Now why couldn’t an agent by motivated to maximize short-term paperclips? It wants more paperclips, but it will always take 1 paperclip now over 1 or even 10 or 100 a minute in the future. It wants paperclips ASAP. This is one contrived example of what a myopic AI might look like—a myopic paperclip maximizer.
- Eliezer Yudkowsky 12 Jun 2022 3:16 UTC
  11 points
  11
  Parent
  I don’t think we could train an AI to optimize for long-term paperclips. Maybe I’m not “most people in AI alignment” but still, just saying.
  - Evan R. Murphy 12 Jun 2022 6:56 UTC
    1 point
    0
    Parent
    I was trying to contrast the myopic paperclip maximizer idea with the classic paperclip maximizer. Perhaps “long-term” was a lousy choice of words. What would be better: simple paperclip maximizer, unconditional paperclip maximizer, or something?
    
    Update: On second thought, maybe what you were getting at is that it’s not clear how to deliberately train a paperclip maximizer in the current paradigm. If you tried, you’d likely end up with a mesa-optimizer on some unpredictable proxy objective, like a deceptively aligned steel maximizer.
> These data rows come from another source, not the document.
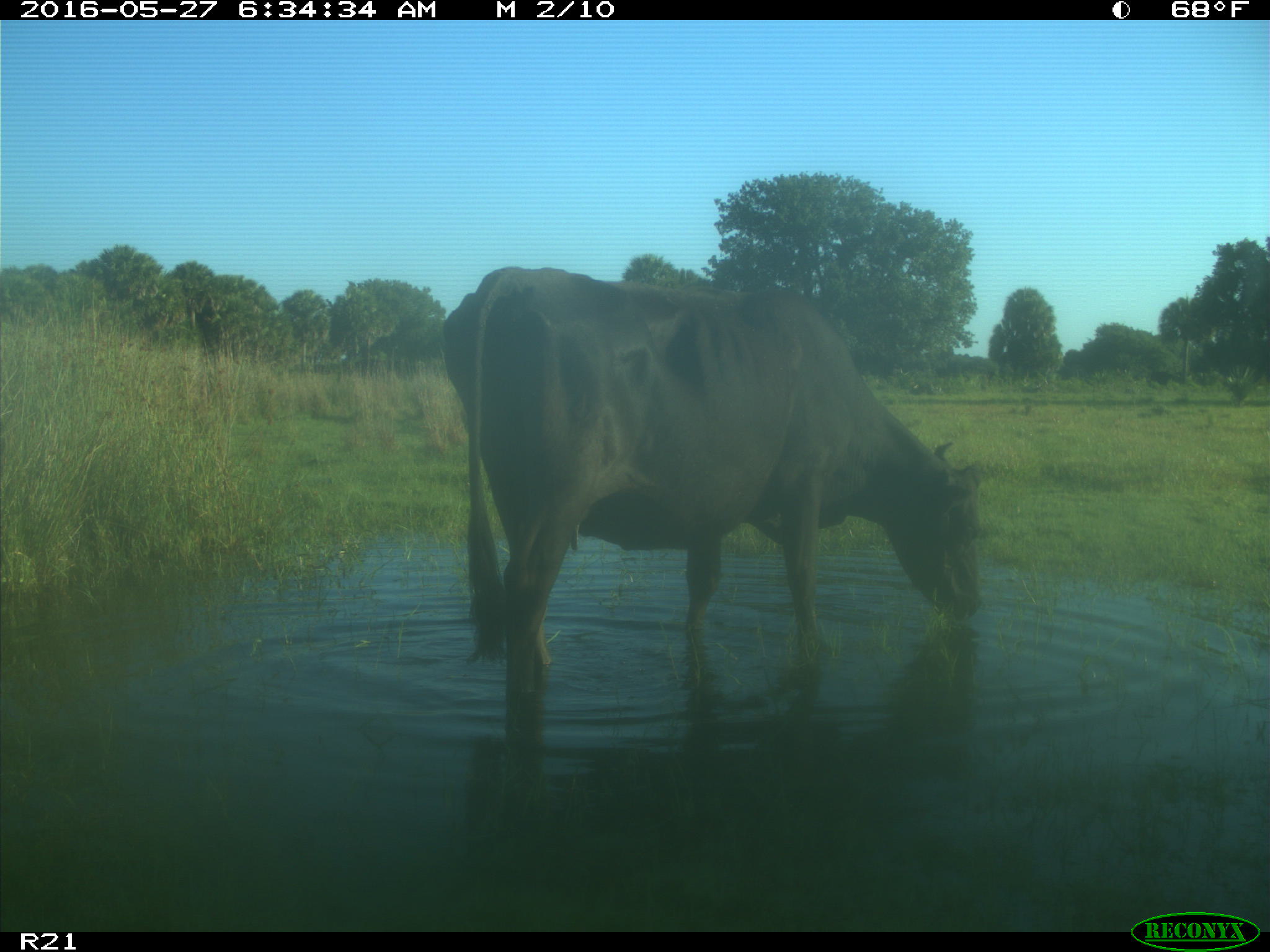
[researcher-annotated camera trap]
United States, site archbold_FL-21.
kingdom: Animalia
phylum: Chordata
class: Mammalia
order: Artiodactyla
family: Bovidae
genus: Bos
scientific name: Bos taurus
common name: domestic cow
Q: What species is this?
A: Bos taurus (domestic cow).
- TekhneMakre 11 Jun 2022 20:52 UTC
  3 points
  −1
  Parent
  
  Yes, I’m saying that AIs are very likely to have (in a broad sense, including e.g. having subagents that have) long-term goals.
  Now why couldn’t an agent by motivated to maximize short-term paperclips?
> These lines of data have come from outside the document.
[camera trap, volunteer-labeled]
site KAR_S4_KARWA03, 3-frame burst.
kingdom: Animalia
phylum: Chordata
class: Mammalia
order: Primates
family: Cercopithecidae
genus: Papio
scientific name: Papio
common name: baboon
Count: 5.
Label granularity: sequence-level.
  It *could*, but I’m saying that making an AI like that isn’t like choosing a loss function for training, because long-term thinking is convergent.
  Your original comment said:
  I can’t see anything unnatural about an agent that has both consequentialist reasoning capabilities and a high time preference.
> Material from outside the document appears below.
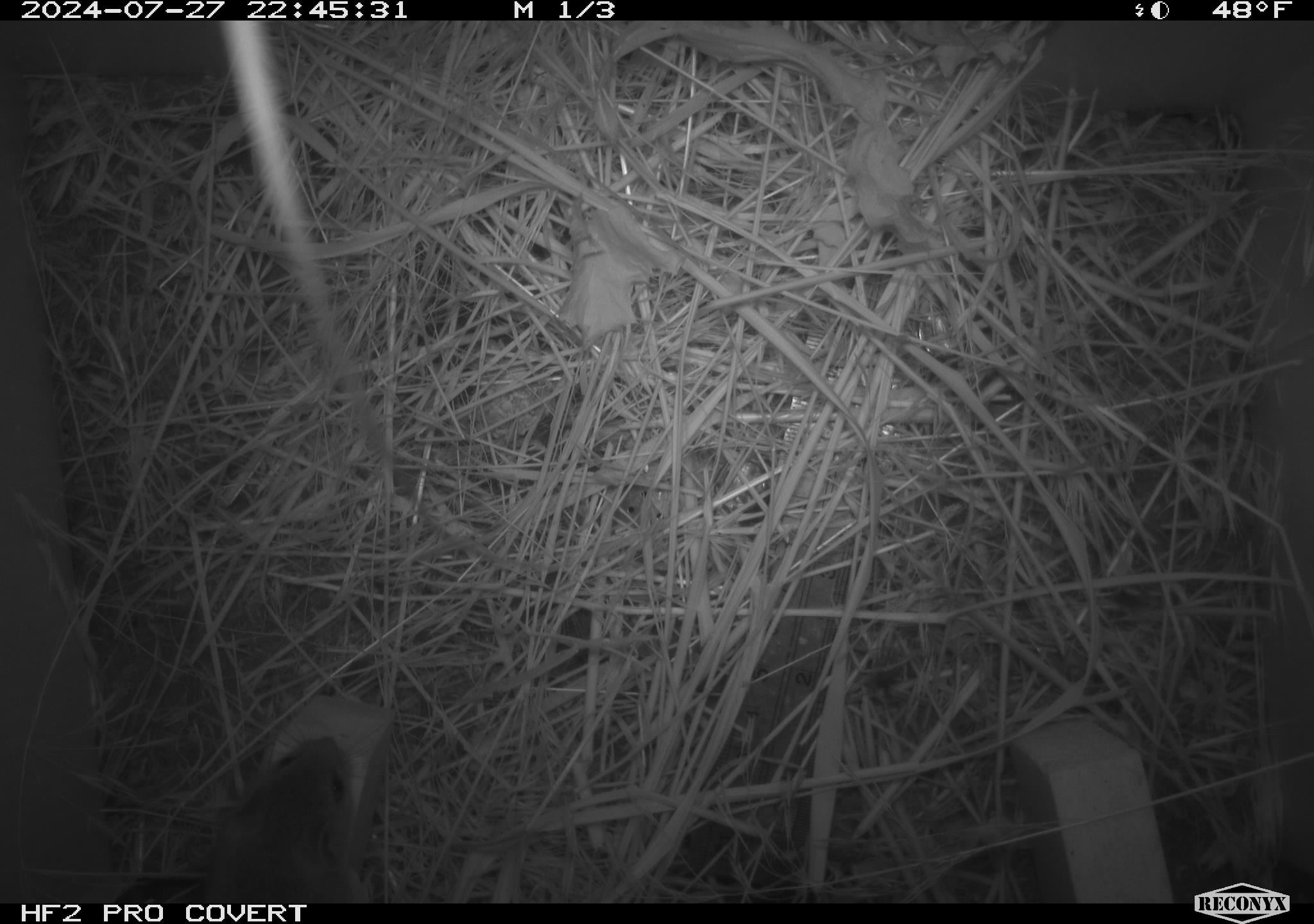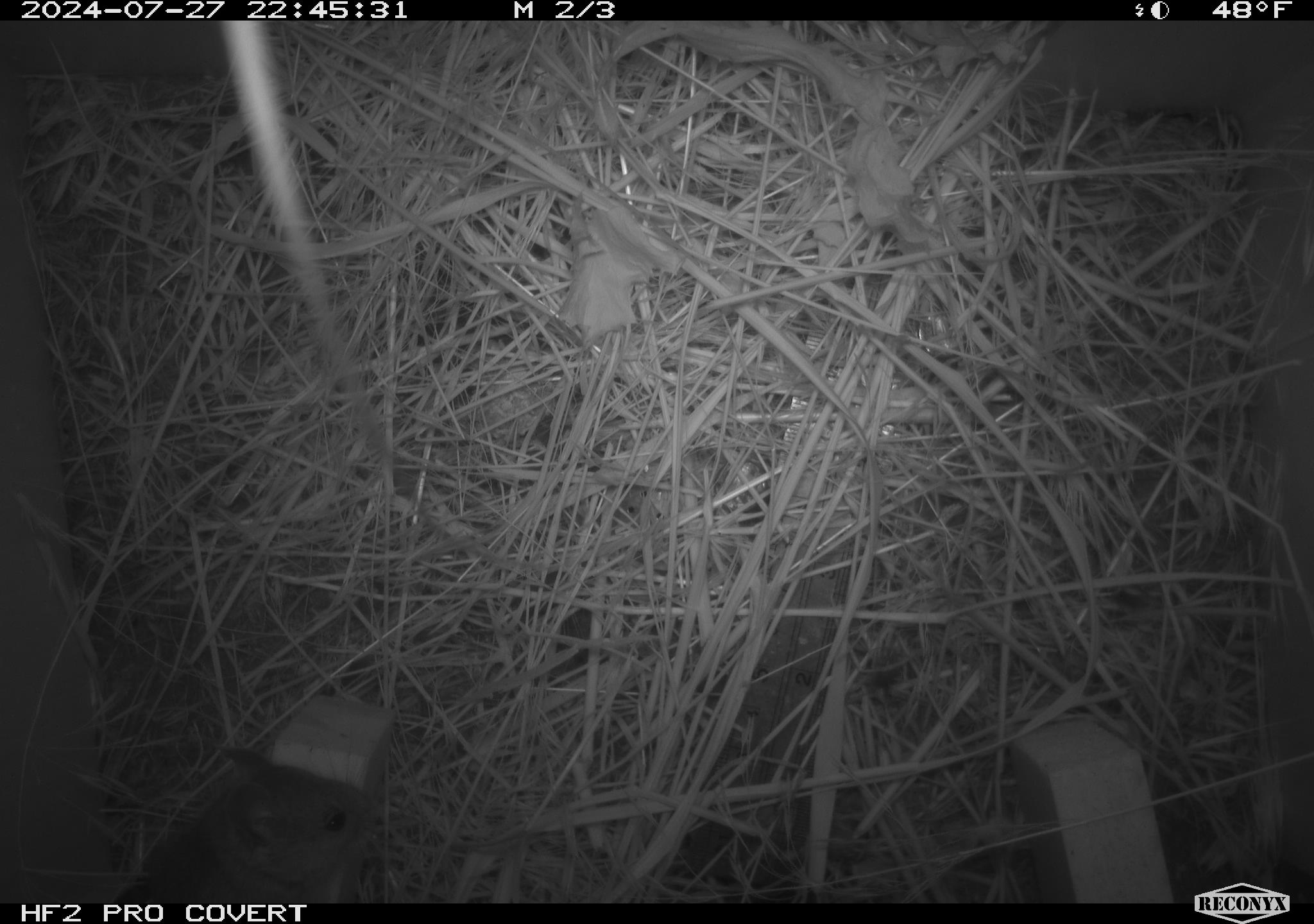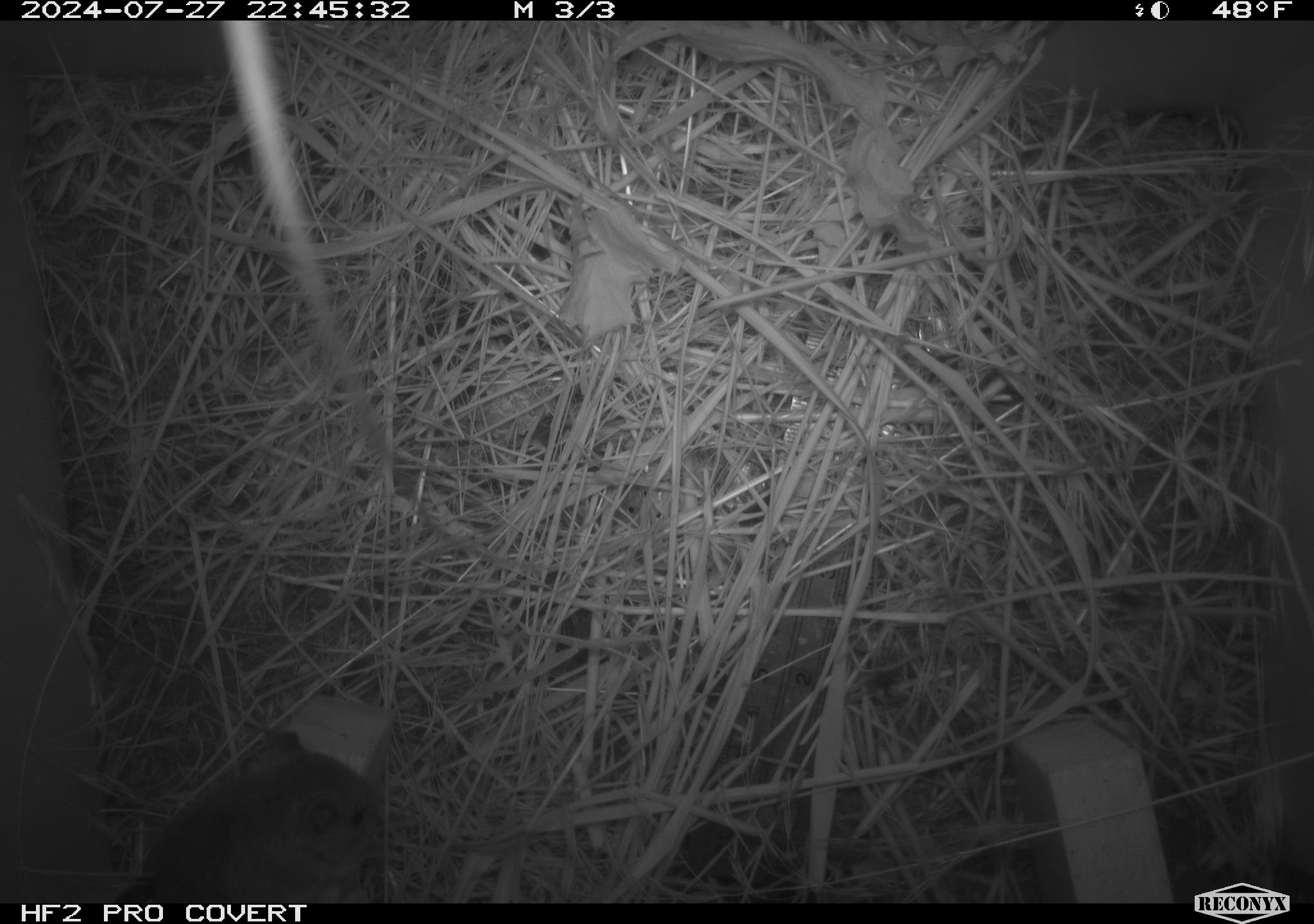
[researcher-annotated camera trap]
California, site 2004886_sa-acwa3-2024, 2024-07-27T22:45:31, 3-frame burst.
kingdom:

  This is what I’m arguing against. I’m saying it’s very unnatural. *Possible*, but very unnatural.
  And:
  This means that it would never sacrifice reward now for reward later, and so it would essentially be exempt from instrumental convergence.
  This sounds like you’re saying that myopia *makes* there not be convergent instrumental goals. I’m saying myopia basically *implies* there not being convergent instrumental goals, and therefore is at least as hard as making there not be CIGs.
- Rob Bensinger 12 Jun 2022 3:36 UTC
  2 points
  0
  Parent
  most people in AI alignment think it’s possible that an AI could be trained to optimize for something like this.
  I don’t think we have any idea how to do this. If we knew how to get an AGI system to reliably maximize the number of paperclips in the universe, that might be most of the (strawberry-grade) alignment problem solved right there.
  - Evan R. Murphy 12 Jun 2022 7:32 UTC
    1 point
    0
    Parent
    You’re right, my mistake—of course we don’t know how to deliberately and reliably train a paperclip maximizer. I’ve updated the parent comment now to say:
    most people in AI alignment think it’s possible that an AI like this could in principle emerge from training (though we don’t know how to reliably train one on purpose).
- Jeff Rose 11 Jun 2022 20:44 UTC
  2 points
  −1
  Parent
  It feels like you are setting a discount rate higher than reality demands. A rationally intelligent agent should wind up with a discount rate that matches reality (e.g. in this case, probably the rate at which paper clips decay or the global real rate of interest).